BEGIN Supplied data

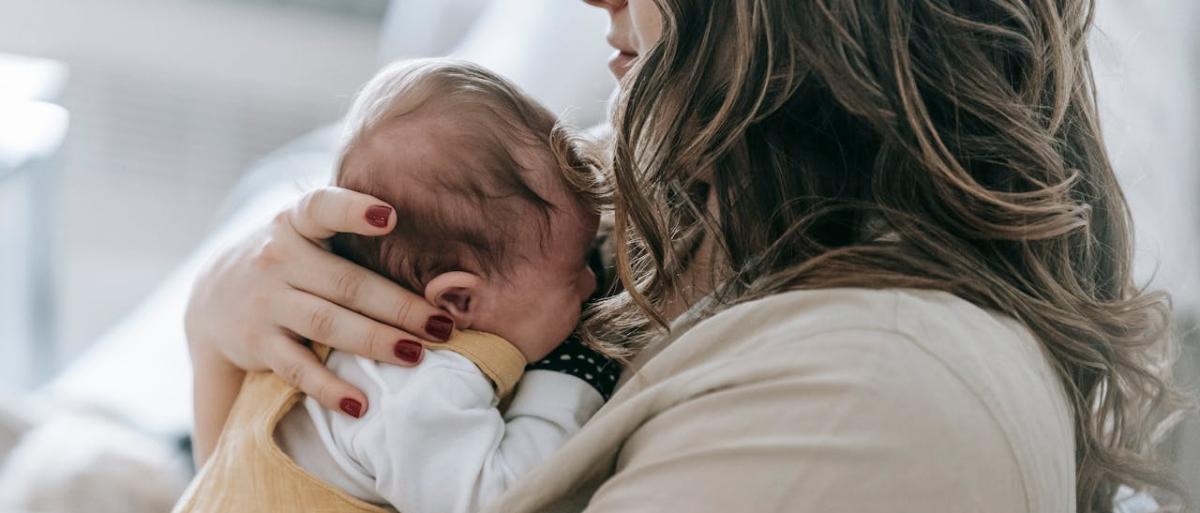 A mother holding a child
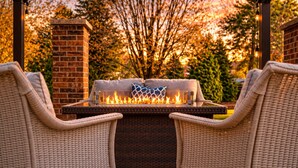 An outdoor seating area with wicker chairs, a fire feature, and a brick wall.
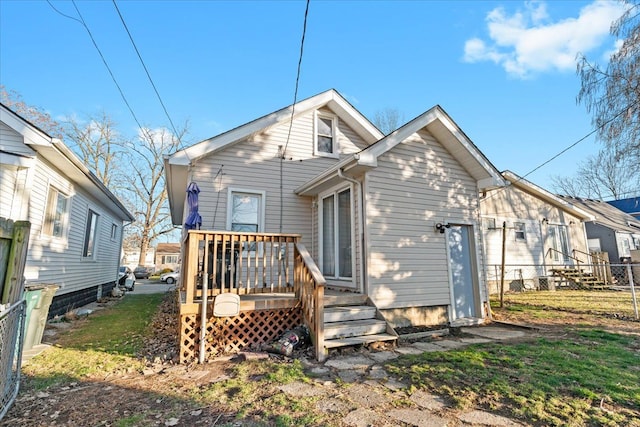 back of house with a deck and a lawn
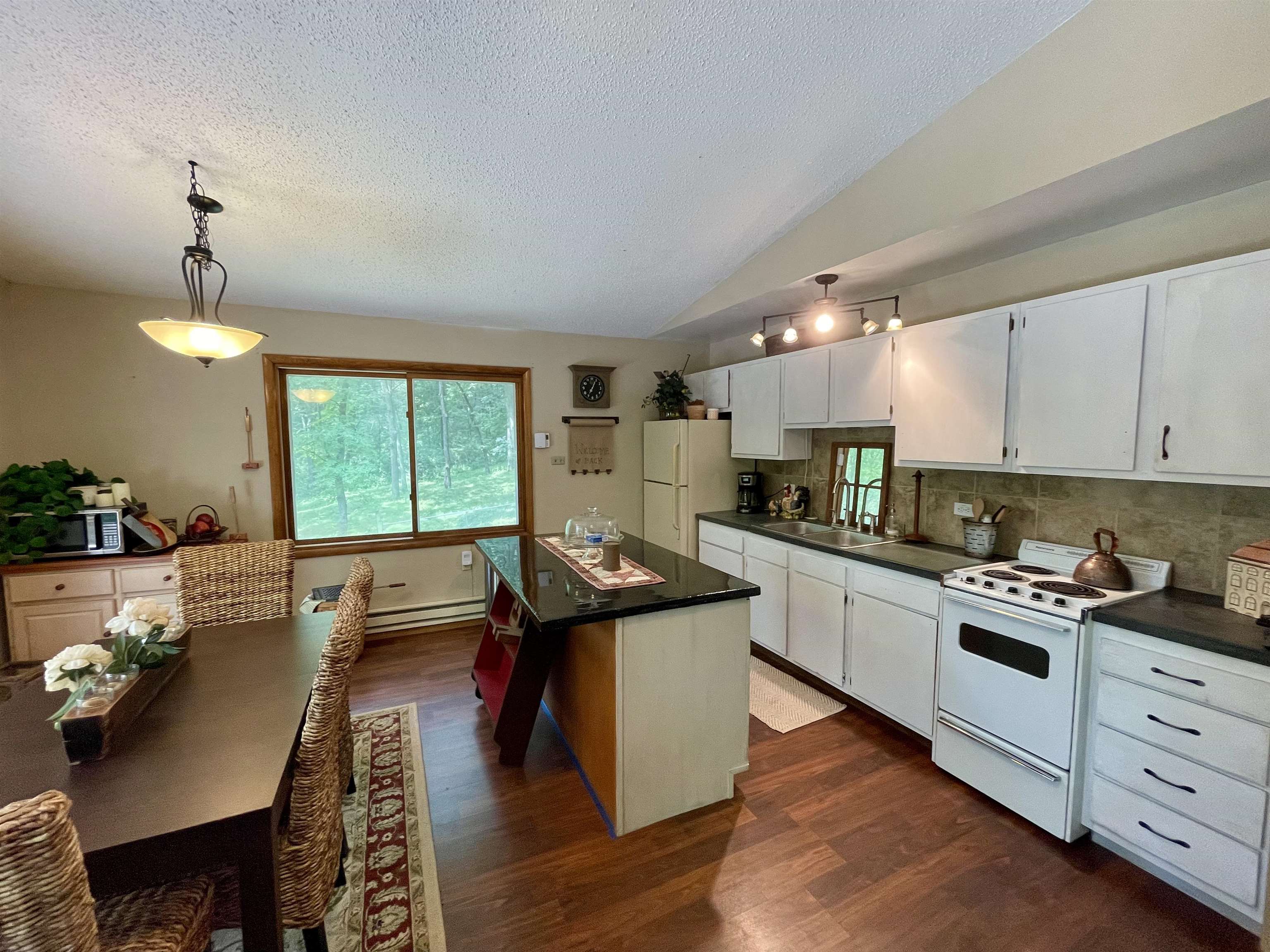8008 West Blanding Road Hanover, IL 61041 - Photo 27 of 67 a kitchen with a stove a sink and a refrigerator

END Supplied data

* Action item
Where pictures sit among the data above, omit them, and output the rest exactly.

* Solution below
 A mother holding a child
 An outdoor seating area with wicker chairs, a fire feature, and a brick wall.
 back of house with a deck and a lawn
8008 West Blanding Road Hanover, IL 61041 - Photo 27 of 67 a kitchen with a stove a sink and a refrigerator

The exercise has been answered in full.